Task description:
Write each line out exactly, leaving none out.

Records from a spatial question set
--- begin ---

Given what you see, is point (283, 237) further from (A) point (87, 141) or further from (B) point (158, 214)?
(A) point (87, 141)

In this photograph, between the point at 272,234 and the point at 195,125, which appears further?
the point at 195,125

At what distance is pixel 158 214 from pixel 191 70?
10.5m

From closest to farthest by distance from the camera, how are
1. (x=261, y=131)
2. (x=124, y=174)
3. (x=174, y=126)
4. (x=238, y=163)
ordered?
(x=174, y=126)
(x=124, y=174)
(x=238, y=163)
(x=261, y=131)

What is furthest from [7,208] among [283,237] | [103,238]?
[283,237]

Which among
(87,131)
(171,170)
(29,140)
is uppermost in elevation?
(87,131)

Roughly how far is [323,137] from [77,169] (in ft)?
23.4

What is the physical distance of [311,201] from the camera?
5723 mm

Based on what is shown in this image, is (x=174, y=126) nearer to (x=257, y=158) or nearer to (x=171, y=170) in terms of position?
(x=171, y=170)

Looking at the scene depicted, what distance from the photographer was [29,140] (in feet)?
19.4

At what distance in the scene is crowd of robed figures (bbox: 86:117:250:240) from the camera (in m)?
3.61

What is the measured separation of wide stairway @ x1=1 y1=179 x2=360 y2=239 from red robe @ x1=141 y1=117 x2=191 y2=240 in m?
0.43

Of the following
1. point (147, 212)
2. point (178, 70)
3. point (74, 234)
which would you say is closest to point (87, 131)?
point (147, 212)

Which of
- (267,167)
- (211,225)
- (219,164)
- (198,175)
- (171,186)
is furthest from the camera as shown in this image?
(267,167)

--- end ---

Written solution:
Given what you see, is point (283, 237) further from (A) point (87, 141) or further from (B) point (158, 214)?
(A) point (87, 141)

In this photograph, between the point at 272,234 and the point at 195,125, which appears further?
the point at 195,125

At what distance is pixel 158 214 from pixel 191 70?
10.5m

From closest to farthest by distance from the camera, how are
1. (x=261, y=131)
2. (x=124, y=174)
3. (x=174, y=126)
4. (x=238, y=163)
ordered?
(x=174, y=126)
(x=124, y=174)
(x=238, y=163)
(x=261, y=131)

What is furthest from [7,208] among [283,237] | [103,238]?
[283,237]

Which among
(87,131)
(171,170)
(29,140)
is uppermost in elevation?
(87,131)

Roughly how far is [323,137] from [77,169] (in ft)?
23.4

What is the physical distance of [311,201] from the camera?
5723 mm

Based on what is shown in this image, is (x=174, y=126) nearer to (x=257, y=158) or nearer to (x=171, y=170) in terms of position?
(x=171, y=170)

Looking at the scene depicted, what distance from the photographer was [29,140] (in feet)?
19.4

At what distance in the scene is crowd of robed figures (bbox: 86:117:250:240) from the camera (in m)?
3.61

What is the measured separation of wide stairway @ x1=1 y1=179 x2=360 y2=239 from red robe @ x1=141 y1=117 x2=191 y2=240 in m?
0.43

Of the following
1. point (147, 212)
2. point (178, 70)
3. point (74, 234)
which would you say is closest to point (87, 131)?
point (147, 212)

Which of
- (267,167)
- (211,225)
- (219,164)
- (198,175)
- (171,186)
is furthest from the camera as shown in this image?
(267,167)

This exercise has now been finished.